Domestic firms are making the move amid greater emphasis on promoting employees’ health, limiting exposure to passive smoking and boosting productivity by eliminating “smoking breaks.”
Some, however, are questioning whether the latest initiatives go too far beyond existing antismoking efforts, such as the designation of smoking areas.
“Combating smoking is a means through which companies can remake themselves,” Sompo Japan Nipponkoa Himawari Life Insurance Inc. President Yasuhiro Oba said after the inauguration ceremony for a corporate consortium to reduce smoking held in Tokyo last month.
More than 20 companies and groups convened for the initiative.
Sompo has stepped up promotion of an insurance service that helps policyholders maintain good health, while refusing to hire new graduates who smoke for its spring 2020 intake. The company’s corporate officers and others in high-level positions must also sign a document stating they will “not smoke during work hours” before assuming their posts.
Hoshino Resorts Inc. likewise requires recruits to sign a pledge to not smoke after joining the company.
Rohto Pharmaceutical Co. aims to eliminate all smoking at work among employees by 2020. Employees who successfully quit smoking receive tokens that can be used at the cafeteria and elsewhere in the company.
Academia has also moved to limit tobacco consumption. Nagasaki University will not hire faculty who smoke to protect students and other faculty members from secondhand smoking. The university confirms during interviews whether candidates smoke. If they do, they will only be hired if they promise to quit smoking.
Oita University has decided to give preference to non-smokers when appointing faculty.
The Health, Labor and Welfare Ministry has also weighed in on such hiring practices. While companies are prohibited from discriminating against applicants based on sex or disabilities, the ministry determined such protections do not apply to smokers.
Pfizer Japan Inc. took a cautious approach before amending its hiring policies, first consulting with lawyers.
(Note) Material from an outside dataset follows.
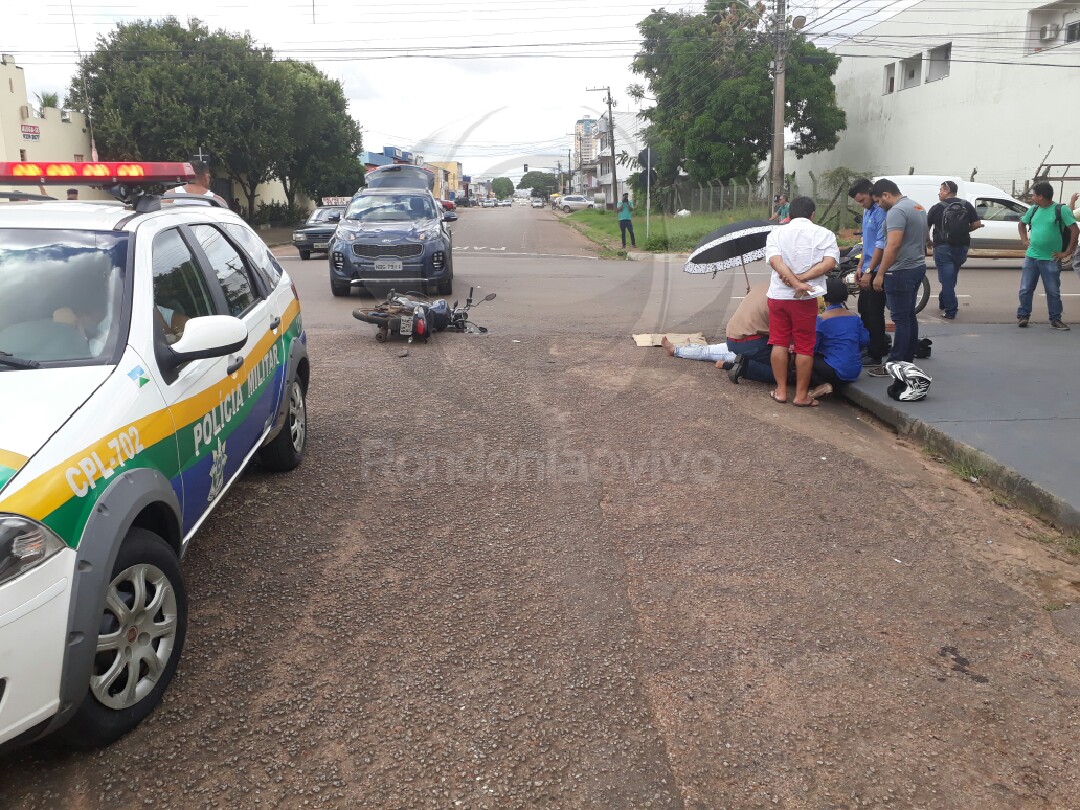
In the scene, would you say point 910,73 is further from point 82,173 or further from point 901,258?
point 82,173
After concluding that a policy to not hire smokers was relevant to its business activities, Pfizer last month ceased hiring mid-career workers who smoke. It also stopped promoting contract workers to regular employees if they smoke, and will not hire new graduates who smoke for its spring 2020 intake.
According to lawyer Yujiro Yoshimura, who specializes in labor issues, companies have the right to “freedom of employment” and will continue to act against smokers, especially with public opinion on their side. However, he cautioned that “firms might be going overboard if their rules apply to employees’ personal time, in addition to working hours.”